◆ **REQUIRED ACTION**
Only an exact copy of the entries, stripped of pictures, will serve as the answer.

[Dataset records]
────────

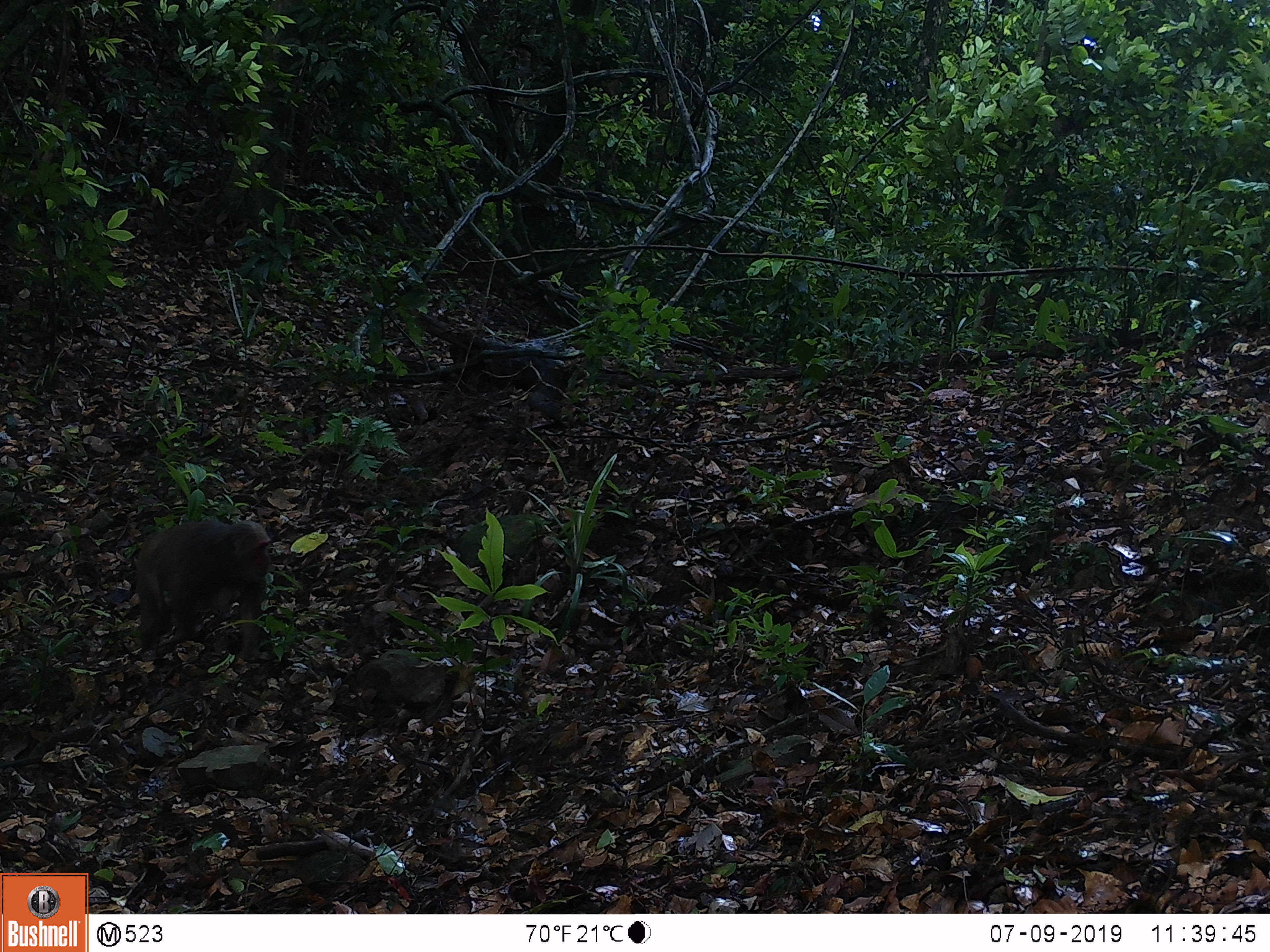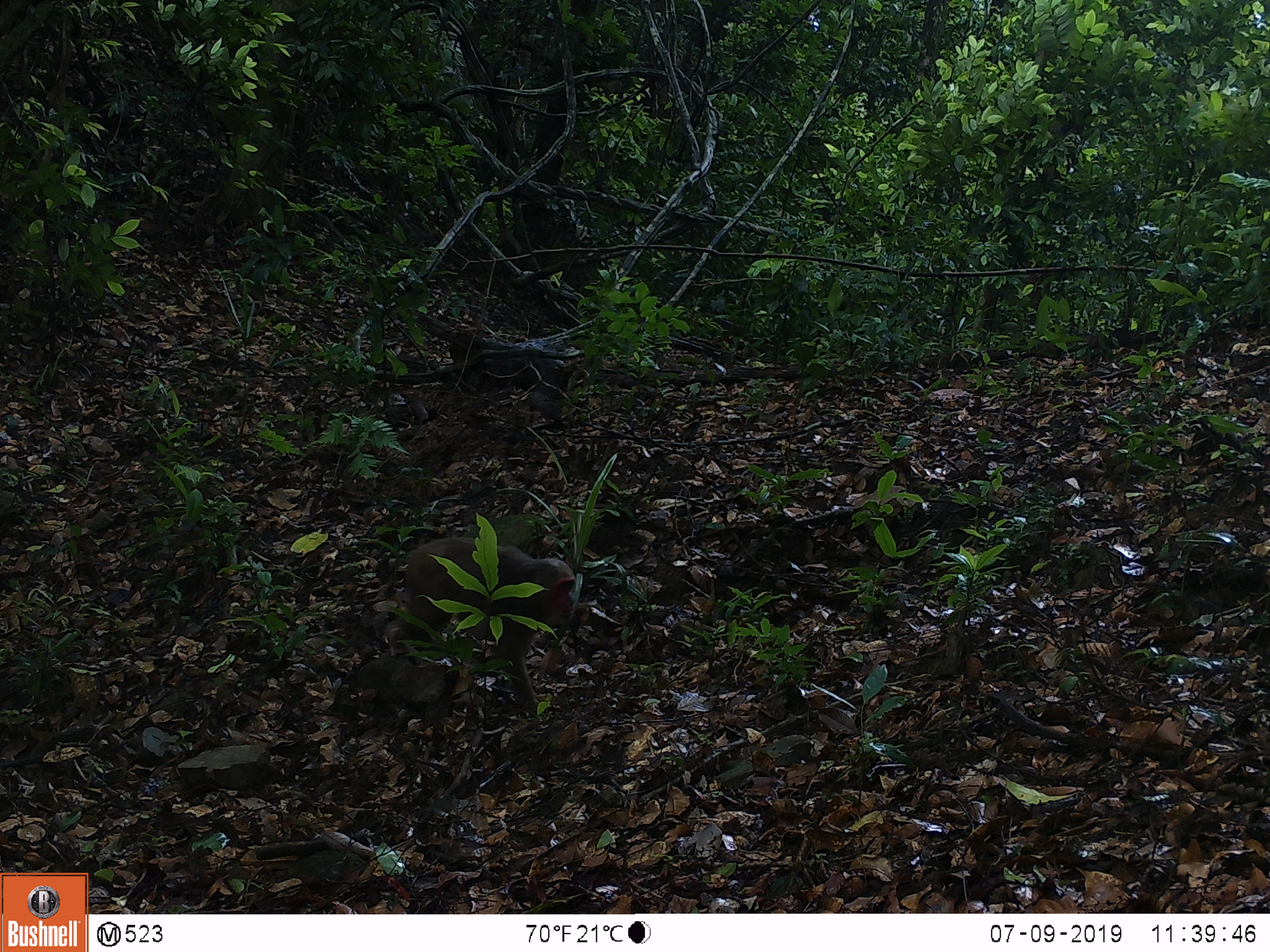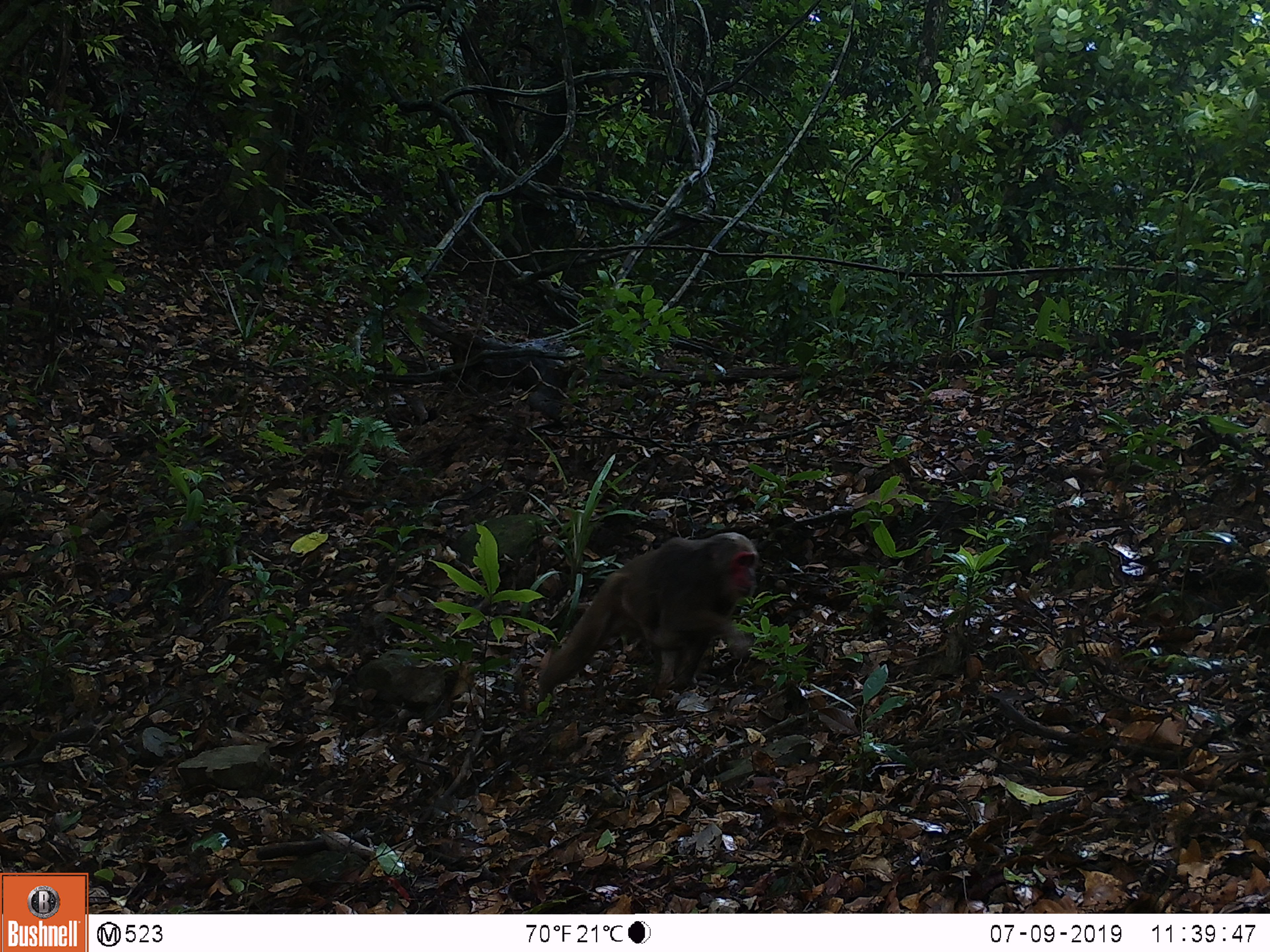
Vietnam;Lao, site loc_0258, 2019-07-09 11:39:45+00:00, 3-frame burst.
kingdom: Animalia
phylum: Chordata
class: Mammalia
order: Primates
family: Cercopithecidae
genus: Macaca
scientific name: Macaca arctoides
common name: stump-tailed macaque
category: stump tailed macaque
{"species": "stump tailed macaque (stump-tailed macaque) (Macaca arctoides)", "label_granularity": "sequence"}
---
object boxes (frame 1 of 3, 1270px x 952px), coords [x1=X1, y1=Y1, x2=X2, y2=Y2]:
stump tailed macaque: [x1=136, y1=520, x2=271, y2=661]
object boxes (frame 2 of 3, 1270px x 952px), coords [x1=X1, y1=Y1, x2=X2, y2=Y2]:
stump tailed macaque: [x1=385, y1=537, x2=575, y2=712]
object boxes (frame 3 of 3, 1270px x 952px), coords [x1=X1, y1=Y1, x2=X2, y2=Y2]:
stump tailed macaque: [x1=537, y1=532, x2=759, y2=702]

────────

◆ **THE ANSWER**
Vietnam;Lao, site loc_0258, 2019-07-09 11:39:45+00:00, 3-frame burst.
kingdom: Animalia
phylum: Chordata
class: Mammalia
order: Primates
family: Cercopithecidae
genus: Macaca
scientific name: Macaca arctoides
common name: stump-tailed macaque
category: stump tailed macaque
{"species": "stump tailed macaque (stump-tailed macaque) (Macaca arctoides)", "label_granularity": "sequence"}
---
object boxes (frame 1 of 3, 1270px x 952px), coords [x1=X1, y1=Y1, x2=X2, y2=Y2]:
stump tailed macaque: [x1=136, y1=520, x2=271, y2=661]
object boxes (frame 2 of 3, 1270px x 952px), coords [x1=X1, y1=Y1, x2=X2, y2=Y2]:
stump tailed macaque: [x1=385, y1=537, x2=575, y2=712]
object boxes (frame 3 of 3, 1270px x 952px), coords [x1=X1, y1=Y1, x2=X2, y2=Y2]:
stump tailed macaque: [x1=537, y1=532, x2=759, y2=702]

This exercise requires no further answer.